Molecular theory of elastic constants of liquid crystals. II. Application to the biaxial nematic phase.

Abstract

The expression of distortion free energy derived in our earlier paper [Phys. Rev. A 45, 974 (1992)] is used to derive expressions for the 12 elastic constants of a biaxial nematic phase. These expressions are written in terms of order parameters characterizing the nature and amount of ordering in the phase and the structural parameters which involve the generalized spherical-harmonic coefficients of the direct pair correlation function of an effective isotropic liquid, the density of which is determined using a criterion of the weighted density-functional formalism.
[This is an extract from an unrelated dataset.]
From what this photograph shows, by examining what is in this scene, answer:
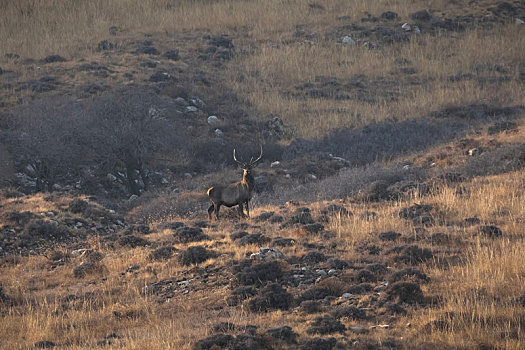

Using a reasonable guess for the values of the order and structural parameters we estimate the relative magnitudes of these constants. The values of three constants, which are associated with the deformations confined to a plane perpendicular to the principal director N Λ , are (three or four) orders of magnitude smaller than the other constants. Two of the three mixed modes which arise because of biaxial ordering and vanish in the uniaxial phase are also about one order of magnitude smaller than other constants. In going from the uniaxial to the biaxial phase each constant associated with splay, twist, and bend splits into two and a mixed mode which in the uniaxial phase is just equal to the difference of splay and twist becomes a new constant. It is shown that the contributions to elastic constants arising from biaxial ordering and the departure from the axial molecular symmetry are small.